### PROVIDED TEXT
Start of Block

Tue, 02/04/2014

What is Heart Anxiety Neurosis?

Dr. Ralf Berthel, a specialist in internal medicine and senior physician at Martin Luther Hospital in Berlin was an expert for an article about heart anxiety neurosis in the B-to-C-magazine of German pharmacies 'Apotheken-Umschau'.

Heart stings, palpitations, shortness of breath – patients with cardiac neurosis believe they feel symptoms of a heart attack but are physically completely healthy. Where do the complaints come from?

Heart (anxiety) neurosis is also called Kardiophobie or Da Costa's syndrome. It is one of the anxiety disorders. The ones who are affected believe to suffer from a heart disease or a heart attack. The heart of the patient is healthy but the fear of getting a heart disease causes the problems.

Experts estimate that up to five percent of the population suffer from these so-called functional cardiovascular disorder. "Mostly younger patients, males between 18 and 40 years, suffer from it", explains Dr. Ralf Berthel, a specialist in internal medicine and senior physician at Martin Luther Hospital in Berlin. A famous patient was the poet Berthold Brecht, who apparently suffered from heart neurosis already as a young man.

Symptoms: The Heart Attack Which is None

Some patients with heart anxiety neurosis feel discomfort over a long period that resembles a heart disease. They experience the symptoms as very threatening, frightening and very real – the more, the more they turn their attentions to it. This may be tachycardia and palpitations, but also heart pain that often radiates to the left arm. Other symptoms include a stinging or burning sensation in the heart area as well as pressure and tightness in the chest.


Important to know is that such symptoms actually can indicate a heart disease – such as a heart attack. Therefore, they should be investigated immediately by a physician if they occur for the first time! However, in patients with heart anxiety a thorough investigation reveals that the heart is completely healthy. Nevertheless, the complaints keep coming back.


The fears about their own heart health lead in many sufferers into fits and can lead to a panic attack with shortness of breath and hyperventilation, profuse sweating, dizziness and feelings of powerlessness. Some patients according to Berthel also experience veritable "heart attacks" with fear of dying.

End of Block

### TASK LIST
A. Write out the passage from the article on heart anxiety neurosis, starting with "Tue, 02/04/2014" and going on through "complaints come from?".
B. According to the article on heart anxiety neurosis, what share of the population do experts estimate suffers from this disorder?

### SOURCE DATA
Start of Block

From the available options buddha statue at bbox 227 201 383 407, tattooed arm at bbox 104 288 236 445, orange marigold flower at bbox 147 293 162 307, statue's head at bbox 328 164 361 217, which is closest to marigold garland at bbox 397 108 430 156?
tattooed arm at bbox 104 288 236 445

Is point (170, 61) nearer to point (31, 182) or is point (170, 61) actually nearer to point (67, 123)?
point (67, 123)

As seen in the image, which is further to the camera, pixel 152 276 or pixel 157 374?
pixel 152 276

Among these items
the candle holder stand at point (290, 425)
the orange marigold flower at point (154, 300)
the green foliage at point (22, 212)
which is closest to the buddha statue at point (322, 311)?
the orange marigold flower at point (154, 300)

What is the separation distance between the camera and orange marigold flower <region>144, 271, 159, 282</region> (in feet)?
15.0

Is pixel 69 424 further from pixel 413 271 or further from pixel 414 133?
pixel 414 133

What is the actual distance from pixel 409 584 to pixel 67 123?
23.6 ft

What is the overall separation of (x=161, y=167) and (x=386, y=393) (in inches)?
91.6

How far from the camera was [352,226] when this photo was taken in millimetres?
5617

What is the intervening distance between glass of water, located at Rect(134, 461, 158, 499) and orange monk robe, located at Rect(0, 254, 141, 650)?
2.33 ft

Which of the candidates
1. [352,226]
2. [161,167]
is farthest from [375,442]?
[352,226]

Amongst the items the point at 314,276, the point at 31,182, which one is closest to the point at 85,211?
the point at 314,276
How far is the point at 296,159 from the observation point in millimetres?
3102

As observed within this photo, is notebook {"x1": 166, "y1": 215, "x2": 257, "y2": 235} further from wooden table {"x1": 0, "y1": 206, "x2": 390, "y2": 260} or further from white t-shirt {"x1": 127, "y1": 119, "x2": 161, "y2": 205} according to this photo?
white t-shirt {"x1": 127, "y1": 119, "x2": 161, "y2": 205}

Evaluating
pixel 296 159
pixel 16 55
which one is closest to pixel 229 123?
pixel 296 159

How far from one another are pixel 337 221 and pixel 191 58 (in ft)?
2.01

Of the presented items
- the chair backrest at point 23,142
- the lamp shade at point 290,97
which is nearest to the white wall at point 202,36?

End of Block

### ANSWERS TO THE PROBLEMS
A.
Tue, 02/04/2014

What is Heart Anxiety Neurosis?

Dr. Ralf Berthel, a specialist in internal medicine and senior physician at Martin Luther Hospital in Berlin was an expert for an article about heart anxiety neurosis in the B-to-C-magazine of German pharmacies 'Apotheken-Umschau'.

Heart stings, palpitations, shortness of breath – patients with cardiac neurosis believe they feel symptoms of a heart attack but are physically completely healthy. Where do the complaints come from?

B. Up to five percent of the population.